• PAGE EXTRACT:
Trevor Fisher on the continued relevance of The Making of the English Working Class

Don Flynn, writing on the fragmentation of class, has opened up a debate that cannot be avoided – once Covid-19 is defeated. We cannot assume that the economic effects of the impending recession will turn voters leftwards, though the poorest are going to suffer most. Against a background of hardship for the poor – indeed all those without resources to fall back on – and in a situation where the evidence shows people with a BAME background have a disproportionate number of casualties, class may not be the immediate focus. But Labour has traditionally seen class as basic to its politics and the loss of the ‘Red Wall’ constituencies hit hard – perhaps too hard, given other factors in the 2019 defeat. Whatever the immediate state of play however, class politics are going to be crucial long term.

As Don says, history has provided pointers to the future. By touching on E. P. Thompson’s The Making of the English Working Class he pinpoints a long-running debate, especially amongst Marxists. The crude Marxist assumption that socio-economic forces shaped consciousness never fitted well in a Britain which was uniquely proletarianised by the middle of the 19th century and yet did not produce a socialist consciousness even when Labour finally emerged.

• EXERCISES:
**a.** Write out, word for word, the part of the piece on class politics that opens with the words containing "As Don says, history" and closes with "Labour finally emerged.".
**b.** In the piece on class politics, who is named as having written on the fragmentation of class?

• STUDY MATERIAL:
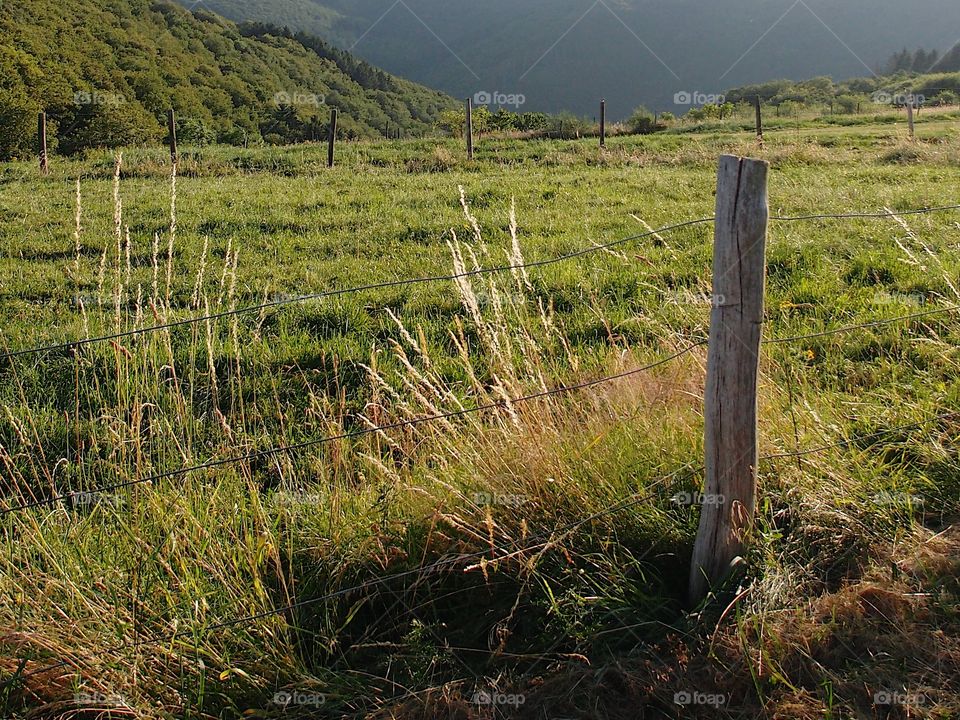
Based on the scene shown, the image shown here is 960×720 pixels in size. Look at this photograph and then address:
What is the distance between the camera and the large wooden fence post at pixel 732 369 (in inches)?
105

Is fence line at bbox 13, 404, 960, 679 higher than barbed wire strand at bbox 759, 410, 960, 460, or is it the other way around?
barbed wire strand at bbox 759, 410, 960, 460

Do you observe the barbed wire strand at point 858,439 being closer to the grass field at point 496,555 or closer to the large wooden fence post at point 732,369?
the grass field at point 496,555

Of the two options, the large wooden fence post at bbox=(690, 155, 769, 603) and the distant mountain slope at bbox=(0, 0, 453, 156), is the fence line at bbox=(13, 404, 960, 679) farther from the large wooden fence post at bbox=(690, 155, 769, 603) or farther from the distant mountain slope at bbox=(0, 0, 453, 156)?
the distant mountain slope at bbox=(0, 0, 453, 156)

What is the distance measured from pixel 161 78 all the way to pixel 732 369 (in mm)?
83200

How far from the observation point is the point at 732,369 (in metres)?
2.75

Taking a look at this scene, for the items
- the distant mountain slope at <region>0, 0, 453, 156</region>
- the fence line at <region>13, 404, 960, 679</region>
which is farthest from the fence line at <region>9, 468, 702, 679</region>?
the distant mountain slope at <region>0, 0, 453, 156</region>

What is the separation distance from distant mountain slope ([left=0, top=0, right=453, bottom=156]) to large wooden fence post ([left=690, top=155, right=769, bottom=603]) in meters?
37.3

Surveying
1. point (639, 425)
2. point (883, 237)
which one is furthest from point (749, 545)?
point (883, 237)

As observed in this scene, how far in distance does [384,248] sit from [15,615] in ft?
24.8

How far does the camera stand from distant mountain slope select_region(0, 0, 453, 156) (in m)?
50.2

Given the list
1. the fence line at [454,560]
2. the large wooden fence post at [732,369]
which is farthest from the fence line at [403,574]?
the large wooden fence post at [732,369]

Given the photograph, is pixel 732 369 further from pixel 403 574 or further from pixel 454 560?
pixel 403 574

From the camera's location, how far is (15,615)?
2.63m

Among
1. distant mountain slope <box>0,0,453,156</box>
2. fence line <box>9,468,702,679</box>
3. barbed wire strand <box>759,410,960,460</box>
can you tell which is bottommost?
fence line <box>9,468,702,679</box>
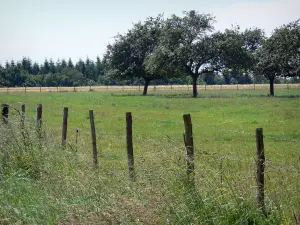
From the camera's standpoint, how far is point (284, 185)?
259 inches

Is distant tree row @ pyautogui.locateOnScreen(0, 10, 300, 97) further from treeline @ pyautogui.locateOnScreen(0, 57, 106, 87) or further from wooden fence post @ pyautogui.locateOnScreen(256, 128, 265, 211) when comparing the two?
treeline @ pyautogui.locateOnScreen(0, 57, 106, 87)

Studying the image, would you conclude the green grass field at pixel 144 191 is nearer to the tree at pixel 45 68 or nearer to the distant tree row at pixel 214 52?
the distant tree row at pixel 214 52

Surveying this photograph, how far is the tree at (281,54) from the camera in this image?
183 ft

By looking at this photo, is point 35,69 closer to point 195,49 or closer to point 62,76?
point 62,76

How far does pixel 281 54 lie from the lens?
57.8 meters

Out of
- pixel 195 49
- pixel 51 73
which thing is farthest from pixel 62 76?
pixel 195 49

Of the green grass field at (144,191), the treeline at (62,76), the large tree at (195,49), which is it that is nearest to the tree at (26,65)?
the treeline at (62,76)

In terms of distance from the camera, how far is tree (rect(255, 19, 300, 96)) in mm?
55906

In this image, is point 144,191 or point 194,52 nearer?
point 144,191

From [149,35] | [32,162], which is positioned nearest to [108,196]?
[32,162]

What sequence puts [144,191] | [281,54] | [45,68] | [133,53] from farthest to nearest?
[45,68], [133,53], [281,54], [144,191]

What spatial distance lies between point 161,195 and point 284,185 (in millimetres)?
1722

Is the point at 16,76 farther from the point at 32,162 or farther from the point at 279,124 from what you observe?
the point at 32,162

• ANSWERS PER TASK:
**a.**
As Don says, history has provided pointers to the future. By touching on E. P. Thompson’s The Making of the English Working Class he pinpoints a long-running debate, especially amongst Marxists. The crude Marxist assumption that socio-economic forces shaped consciousness never fitted well in a Britain which was uniquely proletarianised by the middle of the 19th century and yet did not produce a socialist consciousness even when Labour finally emerged.

**b.** Don Flynn